[Instruções]:
• A. No trecho sobre a Folha de S. Paulo, qual era a manchete da capa do jornal naquele domingo (21)?
• B. Transcreva, do trecho sobre a Folha de S. Paulo, a parte que começa com as palavras "Nas minhas (posteriores)" e termina com "a mera coincidência.".
• C. Dê continuidade ao trecho sobre a Folha de S. Paulo, escrevendo o que viria depois da última frase apresentada.

[Trecho selecionado]:
———
Assim um jornal do Grupo Folha coonestou a farsa com que a repressão encobriu a execução do "Bacuri", após terrível calvário.

Durante as trevas ditatoriais no Brasil, um oficial de alto escalão certa vez se queixou de que um jornal carioca estaria movendo guerra psicológica adversa contra o regime.

Motivo? É que o matutino montara uma página só com tragédias e catástrofes ocorridas no mundo inteiro, tendo no centro a notícia e foto de uma entrega de espadins aos calouros de uma academia militar.

O gorila avaliou que a imagem de fardados sorridentes, cercada de sofrimento por todos os lados, seria uma maneira subliminar de colocar os leitores contra os milicos, burlando a censura.

Nas minhas (posteriores) décadas de atuação jornalística, perceberia que, si non è vero, è bene trovato: o mero maquiavelismo é muito mais frequente na imprensa do que a mera coincidência.

Um exemplo conspícuo é a capa da Folha de S. Paulo deste domingo (21), tendo como manchete "Dilma faz defesa do estado forte e prega estabilidade" e destacando, na chamada de uma retranca secundária, que "Ministra diz ter feito no exterior treinos militares".

Gato escaldado, o jornal evita sugerir outra vez que um eventual governo de Dilma Rousseff criaria uma infinidade de novas estatais. Sua credibilidade cairá ainda mais se continuar recebendo cala-bocas irrefutáveis.

Mas, não desistiu de insinuar que Dilma é uma estatizante compulsiva, ao colocar em primeiríssimo lugar um tema que, na própria notícia a que a manchete remete, só aparece na metade final:
"Dilma, porém, reafirmou a proposta de fortalecimento do Estado, citada por Lula em sua fala, quando disse à ministra: 'Isso é bom Dilma, não é ruim', ao lembrar que a oposição a acusa de ser estatizante. 'Continuaremos a valorizar o servidor e o serviço público, reconstituindo o Estado, recompondo sua capacidade de planejar, gerir e induzir o desenvolvimento do país', afirmou ela.
———
[Bloco de dados]:
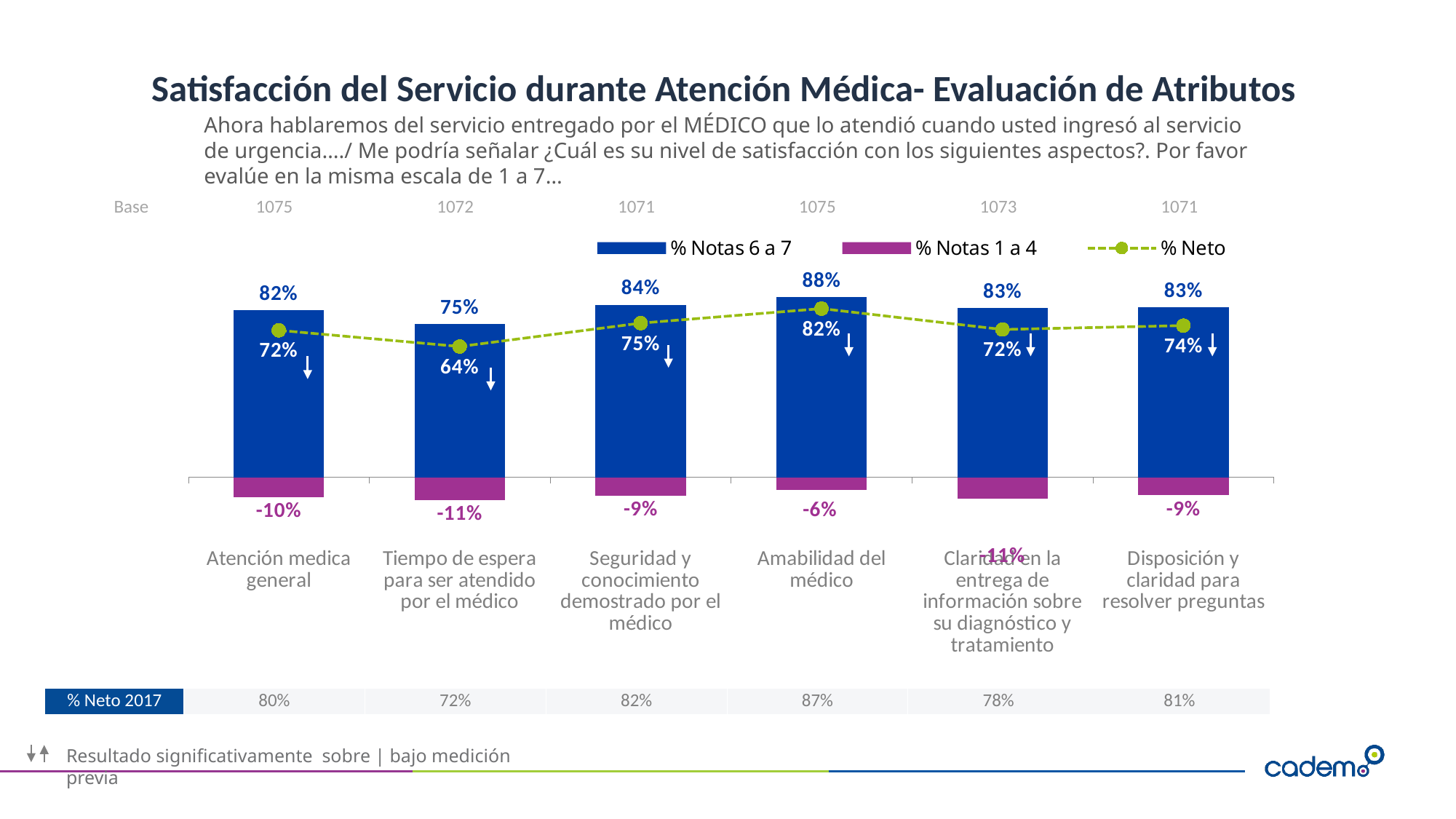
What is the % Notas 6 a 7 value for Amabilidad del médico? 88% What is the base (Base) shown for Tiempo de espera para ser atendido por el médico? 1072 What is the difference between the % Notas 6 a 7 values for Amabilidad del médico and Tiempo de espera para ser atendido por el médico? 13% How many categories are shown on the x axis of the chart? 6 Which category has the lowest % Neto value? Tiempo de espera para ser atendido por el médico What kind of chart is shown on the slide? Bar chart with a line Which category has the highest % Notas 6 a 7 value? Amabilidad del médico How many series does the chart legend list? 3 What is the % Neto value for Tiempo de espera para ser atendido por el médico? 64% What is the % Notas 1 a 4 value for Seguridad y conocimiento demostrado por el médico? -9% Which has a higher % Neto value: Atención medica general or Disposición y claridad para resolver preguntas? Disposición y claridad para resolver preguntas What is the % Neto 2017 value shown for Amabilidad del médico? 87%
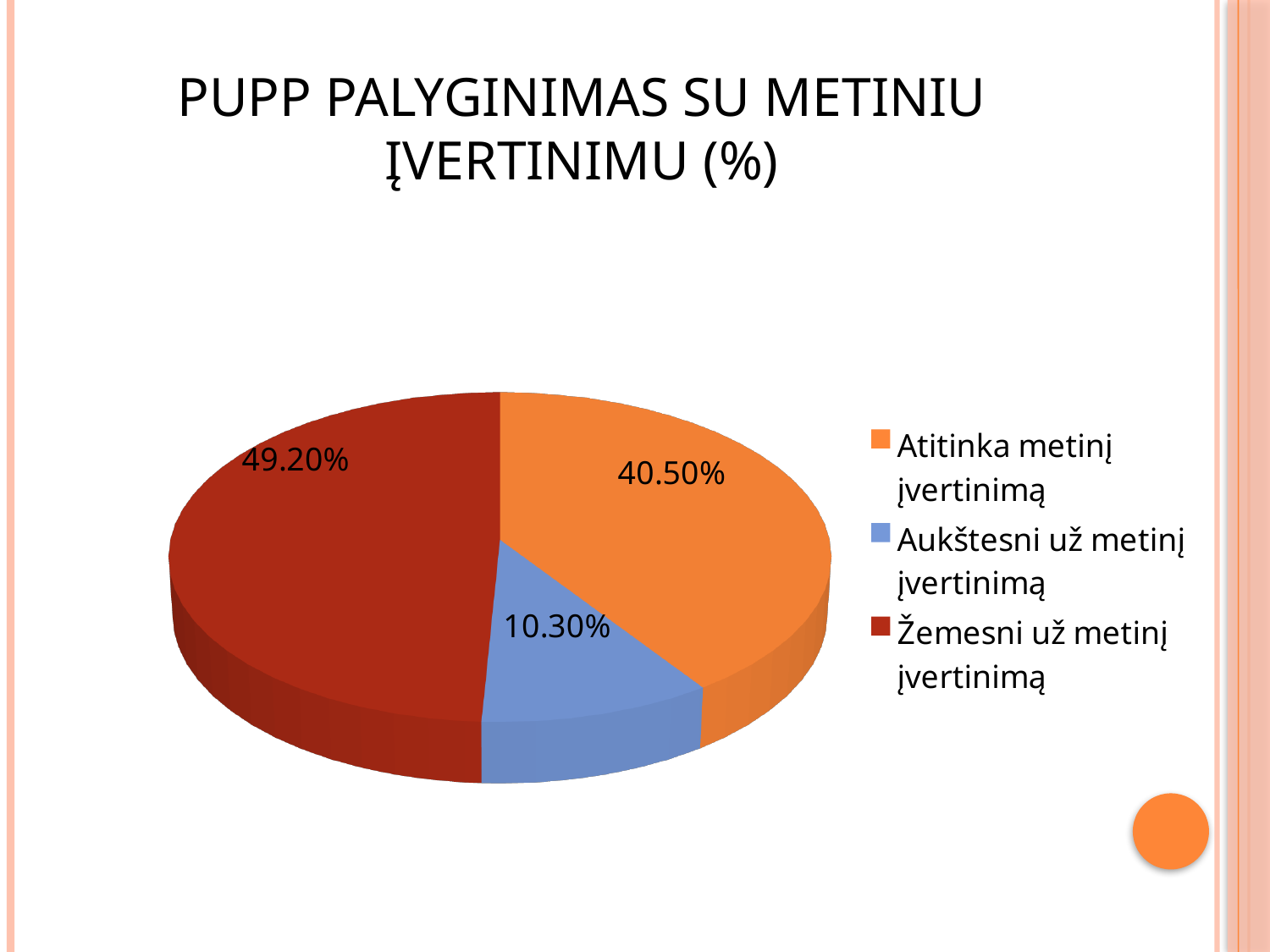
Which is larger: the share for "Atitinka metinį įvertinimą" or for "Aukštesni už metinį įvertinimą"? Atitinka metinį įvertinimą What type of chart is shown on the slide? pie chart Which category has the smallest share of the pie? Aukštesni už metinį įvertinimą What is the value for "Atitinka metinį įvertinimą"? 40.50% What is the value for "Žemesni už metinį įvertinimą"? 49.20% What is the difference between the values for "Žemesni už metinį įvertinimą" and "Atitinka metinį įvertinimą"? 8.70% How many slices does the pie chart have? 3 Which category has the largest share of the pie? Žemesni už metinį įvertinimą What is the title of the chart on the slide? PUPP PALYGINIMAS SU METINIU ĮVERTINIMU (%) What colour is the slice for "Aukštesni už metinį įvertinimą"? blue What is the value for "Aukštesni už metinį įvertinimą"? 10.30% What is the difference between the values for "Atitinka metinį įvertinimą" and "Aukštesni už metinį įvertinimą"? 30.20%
———
[Respostas esperadas]:
• A. "Dilma faz defesa do estado forte e prega estabilidade".

• B.
Nas minhas (posteriores) décadas de atuação jornalística, perceberia que, si non è vero, è bene trovato: o mero maquiavelismo é muito mais frequente na imprensa do que a mera coincidência.

• C.
"Ao defender o Estado, Dilma disse que o desastre da crise econômica mundial não foi maior no Brasil porque os 'brasileiros resistiram a esse desmonte e conseguiram impedir a privatização da Petrobras, do Banco do Brasil, da Caixa Econômica ou de Furnas', momento em que foi aplaudida".
Percebe-se, claro, que Dilma escolhe cuidadosamente as palavras, para não indispor-se nem com os estatizantes encontrados em suas fileiras, nem com os devotos do deus-mercado existentes fora delas. Políticos são assim mesmo, navegam nas águas da ambiguidade.

Mas, a insistência da Folha em afixar-lhe tal etiqueta já beira o ridículo. Onde cabem pelo menos duas interpretações, trombeteia sempre aquela que maior prejuízo causará à campanha presidencial de Dilma.

Idem, a obsessão em apresentá-la como uma sanguinária ex-guerrilheira, o que verdadeiramente não foi.

Militou na resistência à ditadura de 1964/85, mas como organizadora e dirigente, não como integrante das unidades de ação armada. Por mais que tente, a direita ainda não conseguiu prova nenhuma de que Dilma haja participado pessoalmente de sequestros, expropriações, etc.

Ademais, em nações submetidas a governos despóticos, todo cidadão tem o direito de resistir à tirania, pelos meios possíveis. A partir do AI-5, o único meio possível no Brasil ficou sendo a luta armada.

Assim como nos países europeus submetidos ao jugo nazista. O que poderia fazer a Resistência Francesa, além do que fez? Entregar flores aos carrascos de Hitler?

Canso de afirmar que a ninguém ocorre, na França, apresentar os heróis e mártires da Resistência como autores de crimes comuns, embora suas ações tenham sido indiscutivelmente mais violentas do que as praticadas pelo Colina, VPR e VAR-Palmares (as organizações nas quais Dilma militou).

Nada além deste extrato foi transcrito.